Amity: Again, not exactly friends. She worriedly looks to Luke. By the way, Luke. What are you doing here? Weren't you banned from Hexside after the Abomination incident.
Luke: Not a problem anymore. He gestures to Gus. Gus here got it lifted. Phew.
Gus looks extremely nervous, especially when the top student gives him a very sceptical look and crosses her arms.
Amity: Wait? You got the ban lifted Agustus? How exactly?
Gus: Uh…
His watch screams again, causing him to cringe and he turns it off.
Luke: Dude, you really need to get a watch that won't bite you.
Gus: No time! We gotta get to the H.A.S room right now!
Luke: Gus drags Luke away. Later, Amity.
Amity waves but is still worried for him and suspicious of Gus.
At the H.A.S. room, the members were starting to grow restless. With the exception of Mattholomule, all of them were eager for Gus to show up and present the human and hybrid to them.
Members: Human, human! Human, human!
Gus opens the door, wearing his crown.
Gus: Human Appreciation Society... He twangs the paper clip before stepping aside. ...it is my distinct pleasure to introduce to you...
Luke walks in, holding his hood down and then dramatically revealing his face.
Gus: Luke, the human.
Luke: Yo.
Eileen squeals and the rest are amazed to see an actual human.
Bo: Such showmanship.
Unicorn: He's horrifying.
Luke and Gus approach the desk.

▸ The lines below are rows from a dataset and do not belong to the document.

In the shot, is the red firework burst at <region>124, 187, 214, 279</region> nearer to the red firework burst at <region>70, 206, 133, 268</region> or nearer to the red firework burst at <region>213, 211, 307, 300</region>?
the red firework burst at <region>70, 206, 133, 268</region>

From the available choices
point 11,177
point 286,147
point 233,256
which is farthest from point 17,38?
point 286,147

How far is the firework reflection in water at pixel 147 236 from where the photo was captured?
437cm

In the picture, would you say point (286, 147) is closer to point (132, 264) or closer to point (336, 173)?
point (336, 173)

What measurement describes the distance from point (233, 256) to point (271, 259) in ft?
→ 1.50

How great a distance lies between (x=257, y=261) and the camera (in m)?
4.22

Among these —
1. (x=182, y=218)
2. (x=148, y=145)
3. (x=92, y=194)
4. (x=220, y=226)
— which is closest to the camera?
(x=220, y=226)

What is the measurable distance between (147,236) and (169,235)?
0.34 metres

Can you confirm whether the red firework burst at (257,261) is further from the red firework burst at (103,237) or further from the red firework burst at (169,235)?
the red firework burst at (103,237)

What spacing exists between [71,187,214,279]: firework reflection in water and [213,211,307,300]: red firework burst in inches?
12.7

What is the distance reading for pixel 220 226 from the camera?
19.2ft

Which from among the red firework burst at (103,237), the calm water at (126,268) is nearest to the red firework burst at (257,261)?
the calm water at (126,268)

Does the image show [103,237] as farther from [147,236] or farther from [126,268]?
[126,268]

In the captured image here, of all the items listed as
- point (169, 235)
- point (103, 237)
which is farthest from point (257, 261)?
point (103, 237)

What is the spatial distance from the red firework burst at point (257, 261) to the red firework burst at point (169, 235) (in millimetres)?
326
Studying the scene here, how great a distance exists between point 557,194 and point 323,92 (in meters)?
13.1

Mattholomule grows nervous.
Gus: Luke, will you inspect the items?
Luke: Of course, Mr. President. Allow me to determine if they're truly of my realm's origin. He smirks at a nervous Mattholomule. Let's see these so-called human treasures of yours.
Luke picks the first item, Mattholomule's "cellular phone". The moment he takes a good look at it he laughs.

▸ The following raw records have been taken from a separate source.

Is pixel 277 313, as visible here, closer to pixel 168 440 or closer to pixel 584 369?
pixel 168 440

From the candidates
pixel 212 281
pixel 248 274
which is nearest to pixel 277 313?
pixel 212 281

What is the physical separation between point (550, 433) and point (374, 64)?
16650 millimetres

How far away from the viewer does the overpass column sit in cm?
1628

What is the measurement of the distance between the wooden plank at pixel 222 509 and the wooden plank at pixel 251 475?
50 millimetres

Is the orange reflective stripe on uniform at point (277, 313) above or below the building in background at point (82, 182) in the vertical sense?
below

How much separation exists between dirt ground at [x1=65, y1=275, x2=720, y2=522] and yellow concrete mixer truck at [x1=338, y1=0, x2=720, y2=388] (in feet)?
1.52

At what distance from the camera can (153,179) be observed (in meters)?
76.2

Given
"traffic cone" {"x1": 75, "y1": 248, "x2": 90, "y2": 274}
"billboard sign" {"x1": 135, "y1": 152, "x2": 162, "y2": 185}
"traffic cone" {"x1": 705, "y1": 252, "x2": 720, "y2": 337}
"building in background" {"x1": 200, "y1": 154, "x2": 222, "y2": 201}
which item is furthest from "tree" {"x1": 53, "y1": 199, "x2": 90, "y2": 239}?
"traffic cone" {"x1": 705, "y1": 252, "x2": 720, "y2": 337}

Luke: Oh my god, this is impressively terrible work. This isn't a cell phone. It's just a lame rock with numbers painted on it. How lazy can you get. He tosses it out the window. Junk.
Mattholomule sinks in his chair, a little embarrassed as the club members stare at him and Gus grins. Luke takes the "Human Skeleton" and tries holding in his laughter this time.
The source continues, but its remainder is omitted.